Actualmente, ella y otros médicos de hospitales en todo Estados Unidos tal vez tengan que tomar desgarradoras decisiones similares sobre racionamientos a una escala mucho mayor. Los expertos en epidemias predicen un crecimiento explosivo en el número de pacientes en estado crítico, combinado con graves carencias de equipo, suministros, personal y camas de hospital en áreas de Estados Unidos donde las infecciones por coronavirus están en aumento —zonas de alta incidencia de casos que incluyen a Nueva York, California y el estado de Washington—.

Los trabajadores de la salud instan a los esfuerzos para acabar con el brote y a expandir la capacidad médica para que el racionamiento sea innecesario.

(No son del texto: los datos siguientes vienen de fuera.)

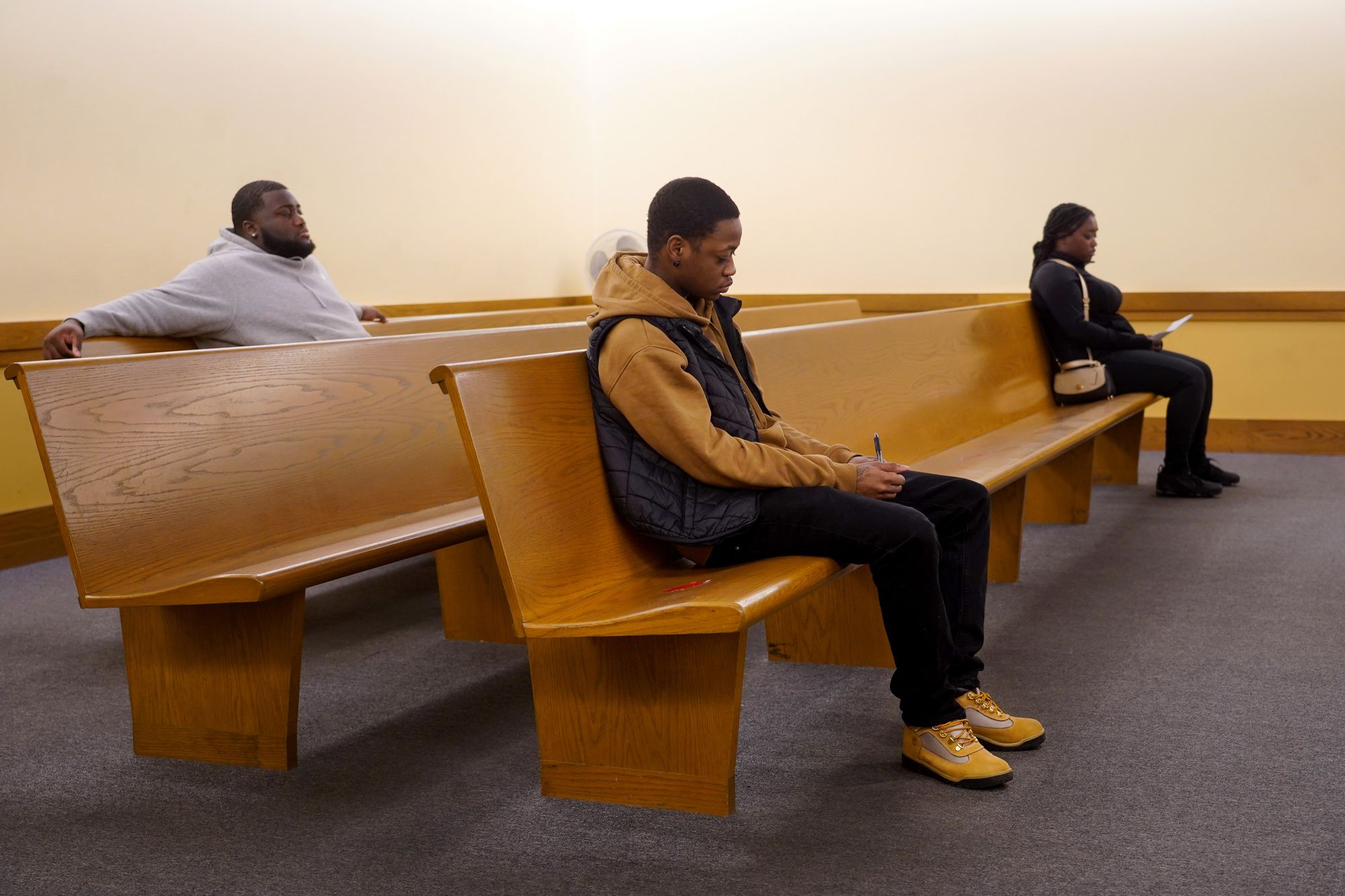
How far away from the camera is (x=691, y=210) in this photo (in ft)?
7.73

Sin embargo, si se ven obligados, se preguntan ¿cómo tomarán la decisión menos terrible? ¿Cómo minimizarán las muertes? ¿A quién le corresponde decidir, y cómo se justifican sus elecciones ante el público?

En Estados Unidos, ya existen algunos lineamientos para esta sombría tarea. En un esfuerzo poco conocido incluso entre médicos, los programas de becas federales ayudaron a hospitales, estados y a la Administración de Salud de Veteranos a desarrollar lo que esencialmente son planes de racionamiento para una pandemia grave. Ahora esos planes, algunos de los cuales pueden estar desactualizados, están siendo revisados ante el brote de coronavirus.

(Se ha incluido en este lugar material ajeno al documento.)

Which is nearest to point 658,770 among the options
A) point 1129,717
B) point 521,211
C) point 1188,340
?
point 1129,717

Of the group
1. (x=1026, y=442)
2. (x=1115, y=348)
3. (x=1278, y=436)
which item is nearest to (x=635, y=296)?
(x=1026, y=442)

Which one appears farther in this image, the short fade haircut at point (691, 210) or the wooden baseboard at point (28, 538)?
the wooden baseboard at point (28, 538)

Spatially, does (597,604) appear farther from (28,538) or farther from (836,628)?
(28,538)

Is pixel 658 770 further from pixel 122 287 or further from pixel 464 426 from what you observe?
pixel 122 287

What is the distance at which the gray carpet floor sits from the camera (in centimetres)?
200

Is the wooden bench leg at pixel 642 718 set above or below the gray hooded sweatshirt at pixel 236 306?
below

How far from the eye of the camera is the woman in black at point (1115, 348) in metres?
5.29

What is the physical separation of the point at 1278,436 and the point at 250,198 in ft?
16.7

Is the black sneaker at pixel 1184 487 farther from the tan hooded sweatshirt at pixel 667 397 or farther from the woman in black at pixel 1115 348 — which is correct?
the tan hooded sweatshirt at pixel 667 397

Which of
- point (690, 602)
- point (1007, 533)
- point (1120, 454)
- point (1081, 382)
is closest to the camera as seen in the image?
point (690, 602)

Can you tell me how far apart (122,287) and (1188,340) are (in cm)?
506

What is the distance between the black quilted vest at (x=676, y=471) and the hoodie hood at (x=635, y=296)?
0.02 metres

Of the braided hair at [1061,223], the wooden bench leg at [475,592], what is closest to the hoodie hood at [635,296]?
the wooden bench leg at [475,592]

No obstante, se ha realizado poca investigación para analizar si las estrategias salvarían más vidas o años de vida en comparación con una lotería al azar para asignar respiradores o camas de cuidado crítico, una opción que algunos apoyan para evitar sesgos contra personas con discapacidades y otros.

La escasez de camas y respiradores es la principal preocupación de las autoridades (Reuters)
La escasez de camas y respiradores es la principal preocupación de las autoridades (Reuters)

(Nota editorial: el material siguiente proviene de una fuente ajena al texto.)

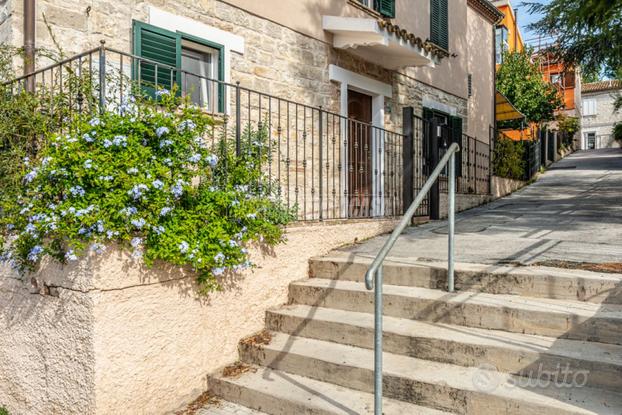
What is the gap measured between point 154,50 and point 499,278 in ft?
13.0

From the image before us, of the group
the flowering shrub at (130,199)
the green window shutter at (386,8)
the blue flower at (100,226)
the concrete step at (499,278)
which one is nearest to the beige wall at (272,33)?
the green window shutter at (386,8)

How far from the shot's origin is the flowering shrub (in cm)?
308

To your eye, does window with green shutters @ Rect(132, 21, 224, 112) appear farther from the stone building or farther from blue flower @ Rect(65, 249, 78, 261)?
the stone building

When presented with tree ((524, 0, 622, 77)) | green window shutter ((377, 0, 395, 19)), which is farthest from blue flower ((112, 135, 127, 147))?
green window shutter ((377, 0, 395, 19))

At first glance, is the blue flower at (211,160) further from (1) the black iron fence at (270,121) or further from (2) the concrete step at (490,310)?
(2) the concrete step at (490,310)

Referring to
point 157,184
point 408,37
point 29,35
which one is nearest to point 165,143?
point 157,184

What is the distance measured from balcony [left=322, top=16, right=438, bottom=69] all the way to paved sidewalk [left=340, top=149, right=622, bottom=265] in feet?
8.78

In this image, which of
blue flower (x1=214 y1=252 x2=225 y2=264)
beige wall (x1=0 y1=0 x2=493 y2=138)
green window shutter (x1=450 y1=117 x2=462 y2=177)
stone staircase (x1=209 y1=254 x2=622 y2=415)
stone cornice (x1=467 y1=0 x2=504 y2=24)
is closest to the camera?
stone staircase (x1=209 y1=254 x2=622 y2=415)

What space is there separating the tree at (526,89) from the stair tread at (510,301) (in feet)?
60.5

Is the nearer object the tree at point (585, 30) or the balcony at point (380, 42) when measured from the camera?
the tree at point (585, 30)

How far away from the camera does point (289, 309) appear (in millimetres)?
4297

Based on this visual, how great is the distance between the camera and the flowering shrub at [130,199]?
10.1 ft

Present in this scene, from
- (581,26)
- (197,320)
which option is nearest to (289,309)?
(197,320)

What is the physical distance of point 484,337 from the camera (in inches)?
128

Según descubrieron los investigadores, algunas estrategias de racionamiento paradójicamente podrían incrementar el número de muertes. De igual manera, los protocolos involucran juicios de valor además de las razones médicas y deben tomar en cuenta la confianza del público.

“Tienes que tener realmente claro qué es lo que intentas lograr”, dijo Christina Pagel, una investigadora británica que estudió ese problema durante la pandemia de influenza H1N1 de 2009. “Tal vez salvas a más personas, pero al final tienes a una sociedad que está en guerra consigo misma. A algunas personas se les dirá que no importan lo suficiente”.

El bien mayor

Poco antes del brote de coronavirus, Evans, la especialista de Bellevue, se mudó al otro lado del país para dirigir la unidad de terapia intensiva en el Centro Médico de la Universidad de Washington en Seattle. La ciudad se convirtió en una de las primeras zonas de Estados Unidos que presenció el contagio comunitario del virus.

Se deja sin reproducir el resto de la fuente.